Try it: Please output only the lines running from the one that contains "Attraverso il grano verde stock footage" through the last line of the data below, exactly as they stand, with no pictures.

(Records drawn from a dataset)
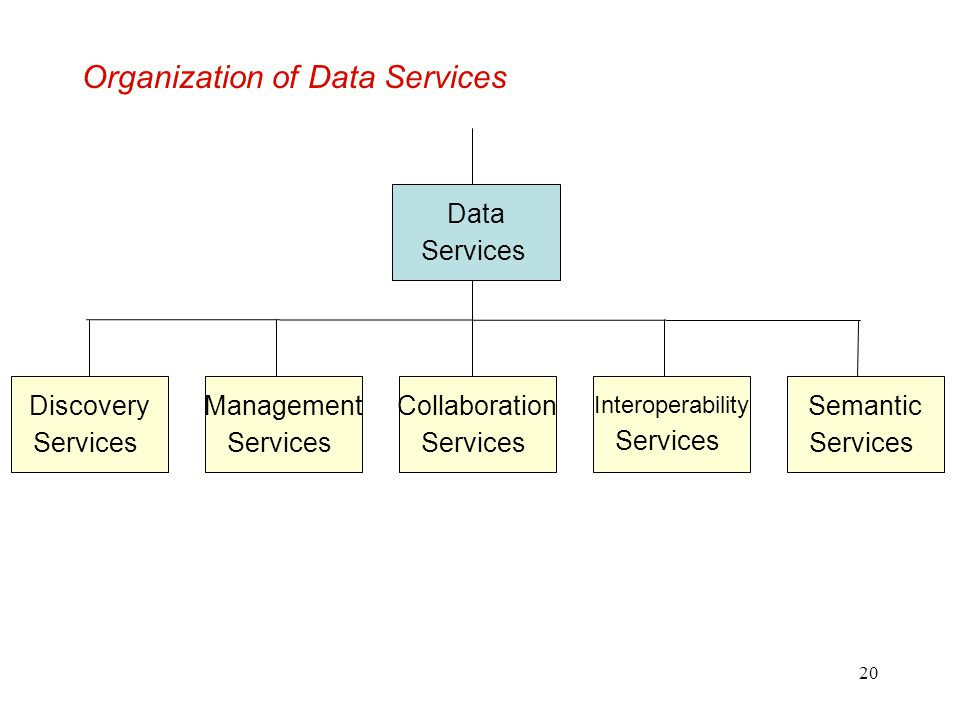 Organization of Data Services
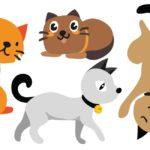 Cartoon Cat Names: Which Ones Do You Like the Sound Of?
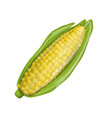 corncob sketch for your design vector image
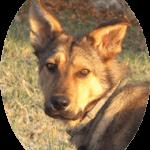 Rassebestimmung DNA Test Hund Wolli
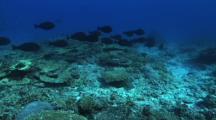Surgeon Fish, Chromis, Hard Corals
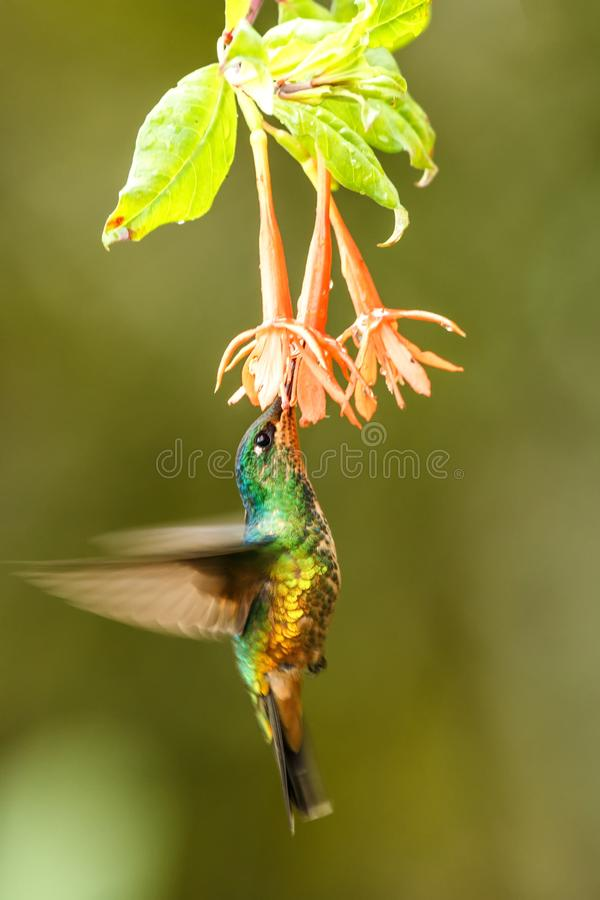 Golden-bellied starfrontlet hovering next to orange flower,tropical forest, Colombia, bird sucking nectar from blossom in garden. Beautiful hummingbird with stock photos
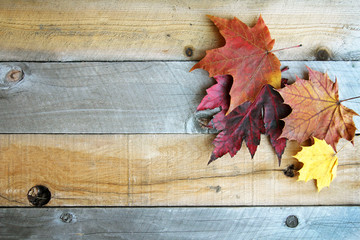 Autumn Sugar Maple Leaves Framing Rustic Wood Background Wall mural
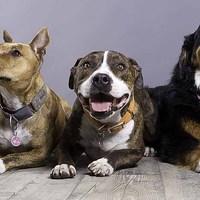 Szeretnél profi fotót a kutyádról?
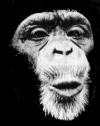 Chimp Pre!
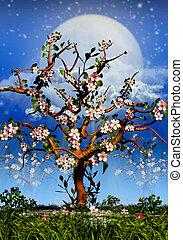 entiers, blosom, arbres cerise, lune, nuit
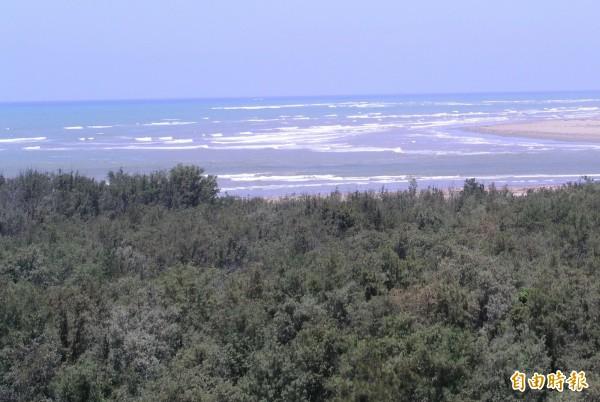 南市計畫在台江國家公園內蓋掩埋場,將砍掉7公頃防風林,環團質疑與低碳城市相違背,要求重新檢討。(記者蔡文居攝)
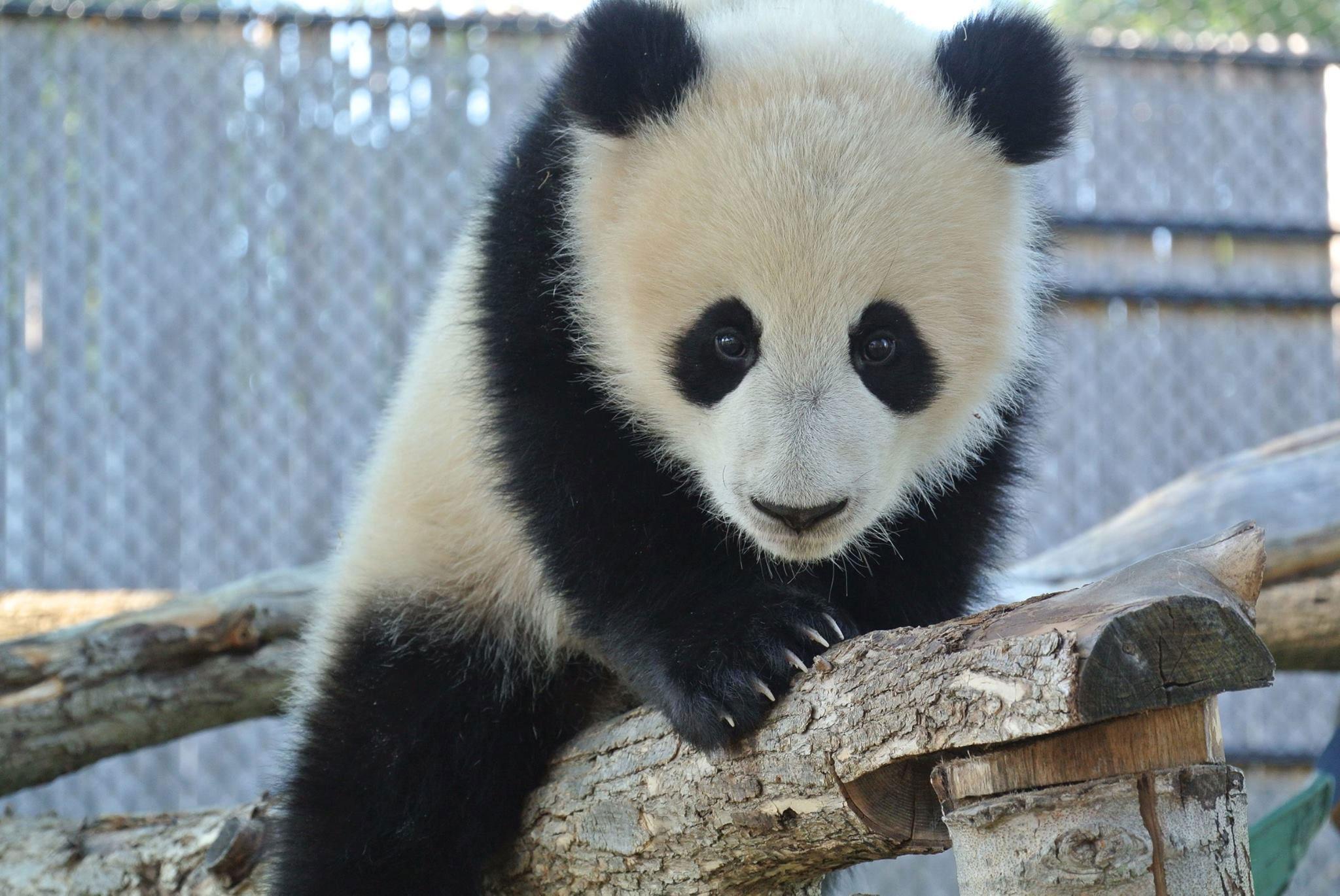 At Eight Months Old, Toronto Zoo Panda Cubs Starting To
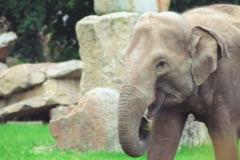 Panica din cauza elefantilor: Oamenii si-au construit case in copaci de frica lor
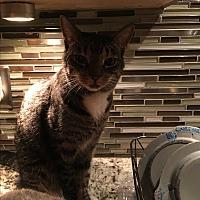 Adopt A Pet :: Jake - Lauderhill, FL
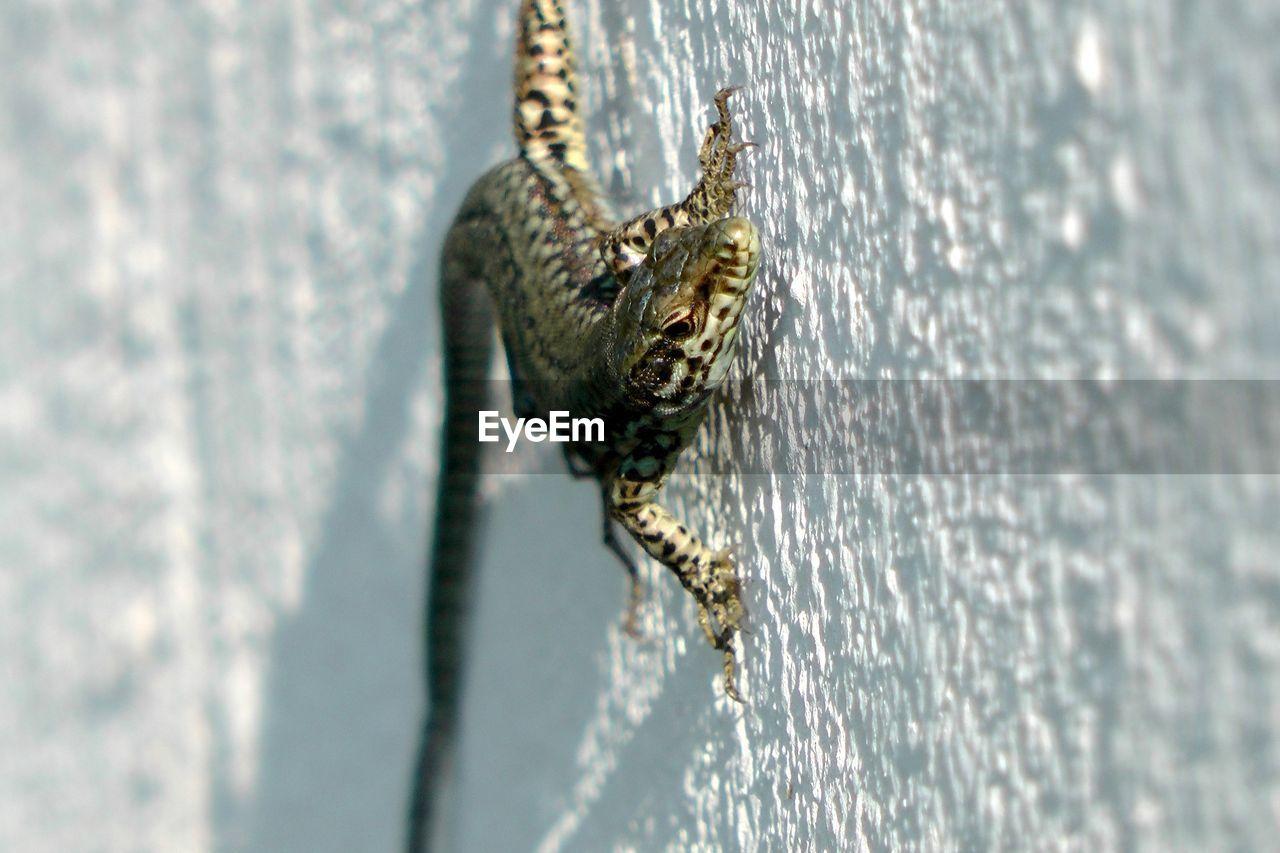 Close-Up Of Lizard Crawling On Wall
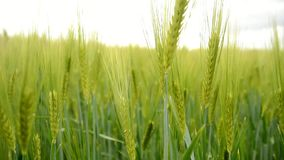 Attraverso il grano verde stock footage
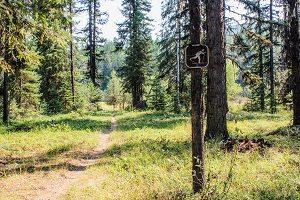 lake leo trail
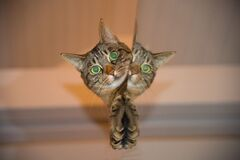 Brown Tabby Cat Peeking Beside Wall Royalty Free Stock Images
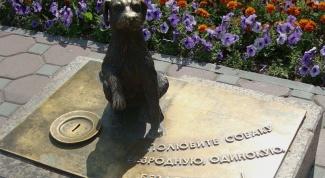 Какие памятники животным существуют в России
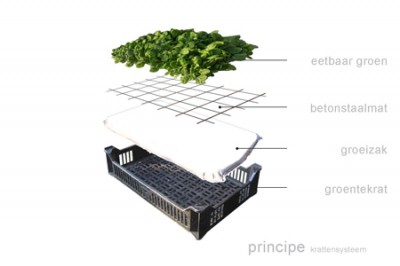 Eat House - Edible And Sustainable House Concept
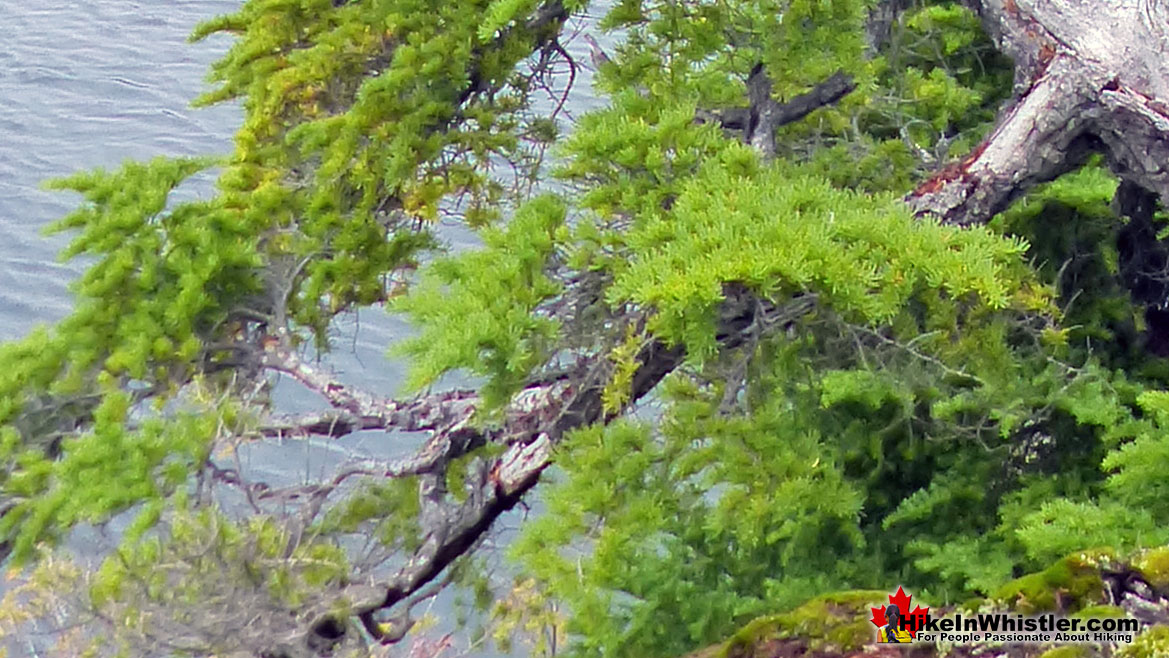 Whistler Trees: Mountain Hemlock Needles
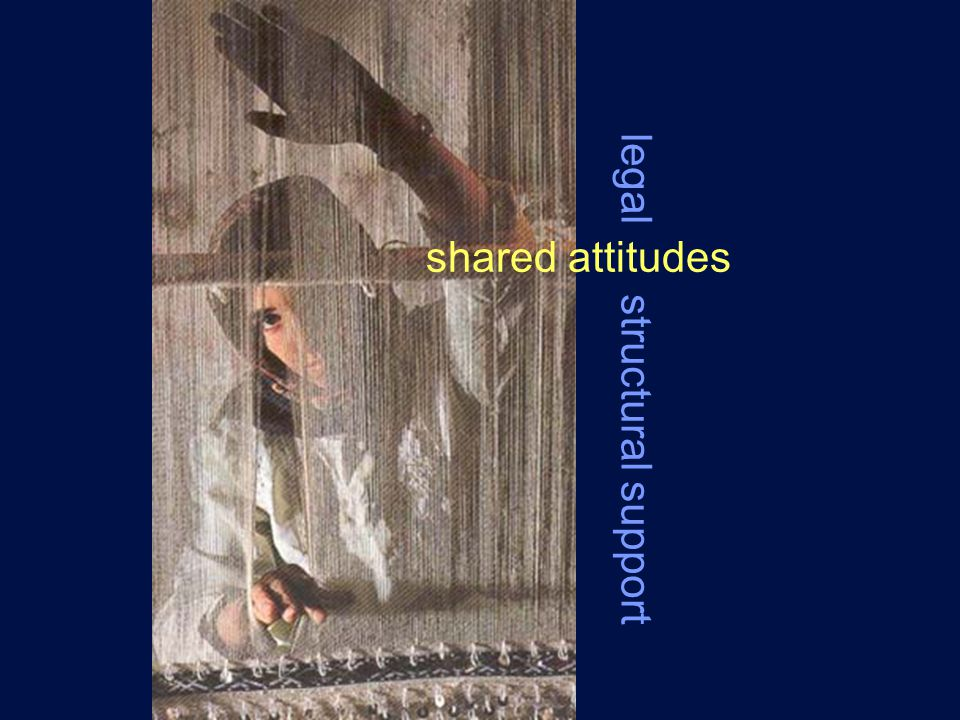 shared attitudes legal structural support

Reply to the exercise:
 Attraverso il grano verde stock footage
 lake leo trail
 Brown Tabby Cat Peeking Beside Wall Royalty Free Stock Images
 Какие памятники животным существуют в России
 Eat House - Edible And Sustainable House Concept
 Whistler Trees: Mountain Hemlock Needles
 shared attitudes legal structural support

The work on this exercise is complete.